Entscheidungsstichwort (Thema)
Zur Verfassungswidrigkeit des Halbteilungsgrundsatzes im Kirchensteuerrecht
Leitsatz (redaktionell)
1. Der Halbteilungsgrundsatz im Kirchensteuerrecht ist ein Berechnungsgrundsatz und Zuteilungsgrundsatz, der die subjektive Steuerpflicht des Kirchenmitglieds nicht berührt, sondern lediglich eine verwaltungstechnische und arbeitseinsparende Bedeutung zwischen den kirchensteuererhebungsberechtigten Religionsgemeinschaften beinhaltet.
2. Der Halbteilungsgrundsatz ist lediglich bei glaubensverschiedenen Ehen, bei denen nur ein Ehegatte einer kirchensteuererhebungsberechtigten Kirche angehört, verfassungswidrig.
3. Zwischen Steuerschuldnerschaft und Gesamtschuldnerschaft ist rechtlich zu unterscheiden. Während eine Kirche Angehörige einer anderen Kirche nicht zur Kirchensteuer heranziehen darf, bleibt es ihr unbenommen, deren konfessionsverschiedene Ehegatten, soweit sie die Zusammenveranlagung gewählt haben, hinsichtlich der Kirchensteuer ihrer Mitglieder als Gesamtschuldner in Anspruch zu nehmen.
4. Der Halbteilungsgrundsatz ist nicht deshalb verfassungswidrig, weil seine Anwendung bei „Kappung der Kirchensteuer” das Ausmaß der Nichterhebung der Kirchensteuer ändert. Die zur Vermeidung von Kirchenaustritten bei höherverdienenden Kirchenmitgliedern weitgehend erfolgende „Kirchensteuer-Kappung” setzt einen rechtlich nicht durchsetzbaren Steuererlaß i.S. der §§ 163, 227 AO voraus; vom Vorliegen einer entsprechenden Erlaßbedürftigkeit kann im Regelfall nicht ausgegangen werden.
Normenkette
KiStG NW § 6 Abs. 1 Nr. 1; AO 1977 §§ 163, 277; KiStG BY Art. 9 Abs. 1; KiStG BY Art. 10
Nachgehend
Tatbestand
Der Kläger (Kl.) hatte im Streitjahr 1990 Einkünfte aus selbständiger Tätigkeit, aus Kapitalvermögen und aus Vermietung und Verpachtung, seine Ehefrau Einkünfte aus unselbständiger Arbeit und aus Kapitalvermögen in unterschiedlicher Höhe. Für den Kl., der der römisch-katholischen (r.-k.) Kirche angehört und der zusammen mit seiner evangelischen (ev.) Ehefrau zur Einkommen- und Kirchensteuer veranlagt wurde, ist die Kirchensteuer nach dem sog. Halbteilungsgrundsatz berechnet und festgesetzt worden. Die aus den zu versteuernden Einkünften beider Ehegatten abgeleitete Kirchensteuer ist für den Kl. und seine Ehefrau hälftig mit … DM r.-k. und dem gleichen Betrag ev. Kirchensteuer festgesetzt worden.

[Einige Einträge]
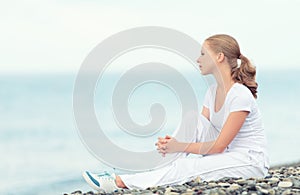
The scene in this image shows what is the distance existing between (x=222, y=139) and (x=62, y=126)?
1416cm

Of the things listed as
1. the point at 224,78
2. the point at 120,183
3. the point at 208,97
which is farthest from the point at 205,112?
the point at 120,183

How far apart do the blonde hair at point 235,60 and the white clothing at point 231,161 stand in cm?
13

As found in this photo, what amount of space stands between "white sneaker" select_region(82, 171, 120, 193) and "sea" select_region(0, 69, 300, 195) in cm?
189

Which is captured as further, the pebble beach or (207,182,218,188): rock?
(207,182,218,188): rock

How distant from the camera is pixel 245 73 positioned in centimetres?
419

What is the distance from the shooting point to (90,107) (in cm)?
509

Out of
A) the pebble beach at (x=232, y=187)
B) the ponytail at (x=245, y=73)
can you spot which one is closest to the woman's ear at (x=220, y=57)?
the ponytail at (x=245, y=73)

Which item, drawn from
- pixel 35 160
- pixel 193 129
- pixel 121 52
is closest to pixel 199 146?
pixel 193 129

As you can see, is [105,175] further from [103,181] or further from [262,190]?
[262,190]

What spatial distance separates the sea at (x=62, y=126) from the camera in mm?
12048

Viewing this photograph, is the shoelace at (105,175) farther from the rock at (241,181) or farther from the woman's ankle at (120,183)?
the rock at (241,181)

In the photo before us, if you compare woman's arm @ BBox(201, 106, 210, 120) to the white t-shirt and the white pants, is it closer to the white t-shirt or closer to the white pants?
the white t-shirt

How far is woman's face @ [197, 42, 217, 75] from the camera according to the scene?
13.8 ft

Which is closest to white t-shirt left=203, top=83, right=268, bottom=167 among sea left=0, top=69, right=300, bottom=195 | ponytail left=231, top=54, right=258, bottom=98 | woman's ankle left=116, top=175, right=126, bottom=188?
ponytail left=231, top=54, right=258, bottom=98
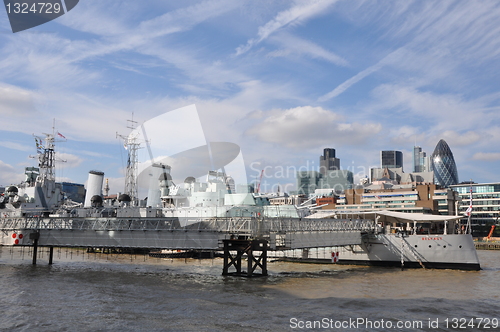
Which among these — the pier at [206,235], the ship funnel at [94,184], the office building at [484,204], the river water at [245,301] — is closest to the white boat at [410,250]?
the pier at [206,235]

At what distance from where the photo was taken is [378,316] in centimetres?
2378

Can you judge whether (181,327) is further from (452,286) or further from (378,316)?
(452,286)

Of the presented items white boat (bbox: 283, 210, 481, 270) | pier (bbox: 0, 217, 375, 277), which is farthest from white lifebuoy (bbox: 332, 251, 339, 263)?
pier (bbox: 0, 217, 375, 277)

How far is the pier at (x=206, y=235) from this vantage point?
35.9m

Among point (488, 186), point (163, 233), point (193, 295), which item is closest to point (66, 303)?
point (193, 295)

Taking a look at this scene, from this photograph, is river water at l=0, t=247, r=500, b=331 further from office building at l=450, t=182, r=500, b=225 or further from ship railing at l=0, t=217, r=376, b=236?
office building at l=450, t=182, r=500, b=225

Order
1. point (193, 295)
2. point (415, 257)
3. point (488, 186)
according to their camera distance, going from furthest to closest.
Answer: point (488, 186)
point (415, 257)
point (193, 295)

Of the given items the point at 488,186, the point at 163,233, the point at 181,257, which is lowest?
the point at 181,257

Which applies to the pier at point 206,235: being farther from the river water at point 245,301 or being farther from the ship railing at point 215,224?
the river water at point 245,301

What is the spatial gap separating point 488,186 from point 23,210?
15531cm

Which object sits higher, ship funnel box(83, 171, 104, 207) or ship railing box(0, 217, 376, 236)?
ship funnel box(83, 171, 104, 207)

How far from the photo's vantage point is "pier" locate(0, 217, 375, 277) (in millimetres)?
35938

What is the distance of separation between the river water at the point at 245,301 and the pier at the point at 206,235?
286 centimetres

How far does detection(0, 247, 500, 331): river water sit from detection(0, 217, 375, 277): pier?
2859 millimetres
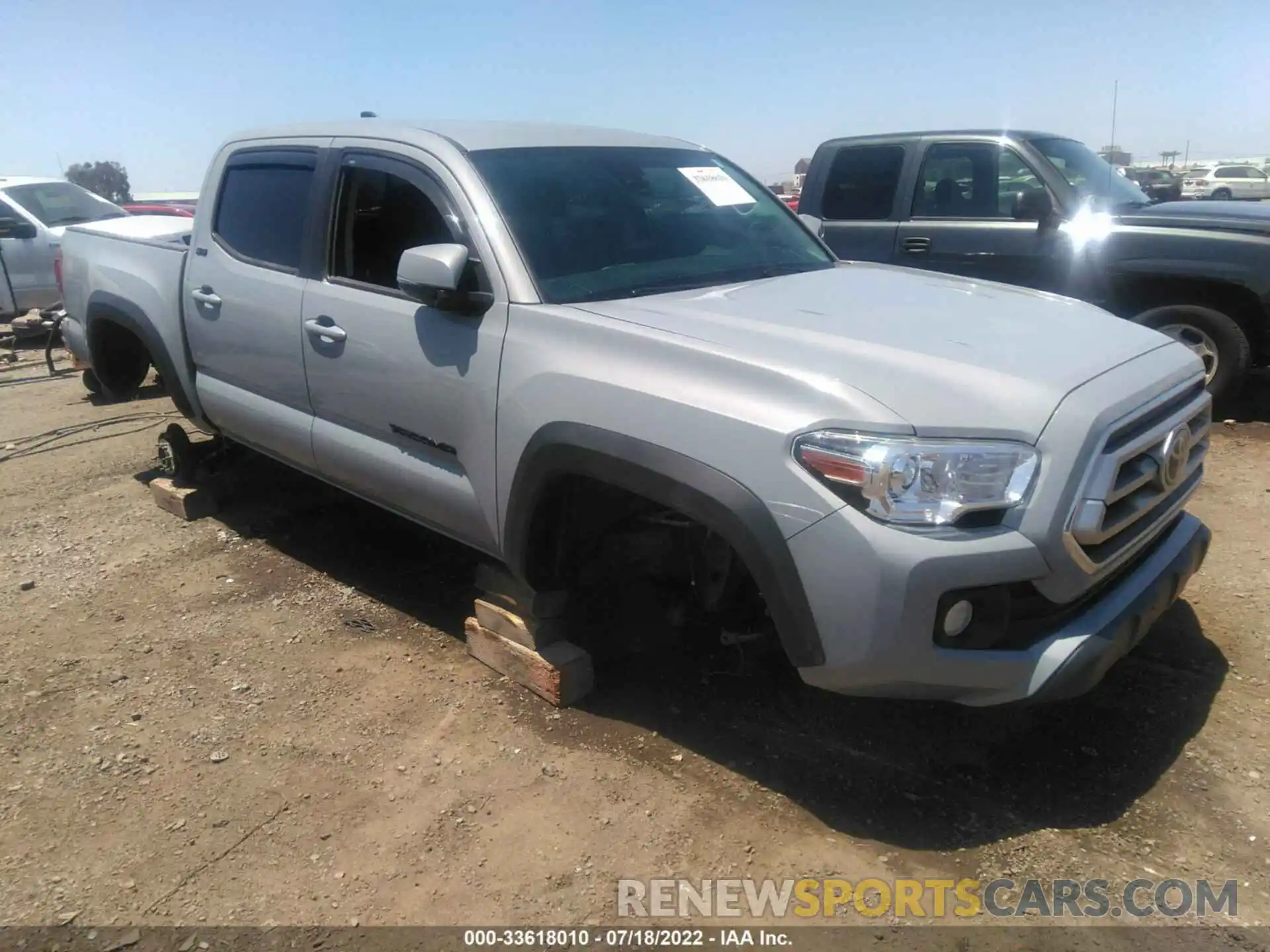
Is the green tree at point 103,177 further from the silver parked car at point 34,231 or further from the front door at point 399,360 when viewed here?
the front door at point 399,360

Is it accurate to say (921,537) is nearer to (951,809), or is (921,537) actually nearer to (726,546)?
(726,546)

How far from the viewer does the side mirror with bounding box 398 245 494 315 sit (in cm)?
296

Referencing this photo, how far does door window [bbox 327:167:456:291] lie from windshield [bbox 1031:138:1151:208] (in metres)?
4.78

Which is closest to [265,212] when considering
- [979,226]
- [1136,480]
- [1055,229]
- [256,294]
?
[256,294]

**Aufgabenstellung:**
**A)** In welchem Fall ist der Halbteilungsgrundsatz nach dem Auszug zum Halbteilungsgrundsatz verfassungswidrig?
**B)** Übertragen Sie den Satz „Zwischen Steuerschuldnerschaft und Gesamtschuldnerschaft ist rechtlich zu unterscheiden.“ aus dem Auszug zum Halbteilungsgrundsatz ins Englische.
**C)** Schreiben Sie den Auszug zum Halbteilungsgrundsatz im Anschluss an seinen letzten Satz weiter.

**Lösungen:**
**A)** Bei glaubensverschiedenen Ehen, bei denen nur ein Ehegatte einer kirchensteuererhebungsberechtigten Kirche angehört.

**B)** A legal distinction must be drawn between tax liability and joint and several liability.

**C)**
Hiergegen legte der Kl. unter Berufung auf das BFH-Urteil vom 8. Mai 1991 (I R 26/86, BFHE 164, 573, DStR 1991, 1217, BB 1991, 1778 (L)) Einspruch ein, den der Beklagte (Bekl.), der Stadtkirchenverband Köln, durch Entscheidung vom 25. März 1992 als unbegründet zurückwies. Das vorgenannte BFH-Urteil habe die Vorschrift des § 11 der AusfVO zum bayerischen KiStG, in dem eine Gesamtschuldnerschaft der Ehegatten bei konfessionsverschiedener Ehe festgelegt sei, mangels notwendiger Ermächtigungsgrundlage im Gesetz als rechtswidrig angesehen. Die BFH-Entscheidung treffe nur bayerische Verhältnisse. In Nordrhein-Westfalen schreibe § 6 Abs. 1 KiStG bei konfessionsverschiedener Ehe und Zusammenveranlagung vor, daß die Kirchensteuer von beiden Kirchen jeweils von der Hälfte des Zuschlags zu Einkommen- bzw. Lohnsteuer erhoben werde, und zusammenveranlagte Eheleute – kraft Gesetzes – als Gesamtschuldner haften.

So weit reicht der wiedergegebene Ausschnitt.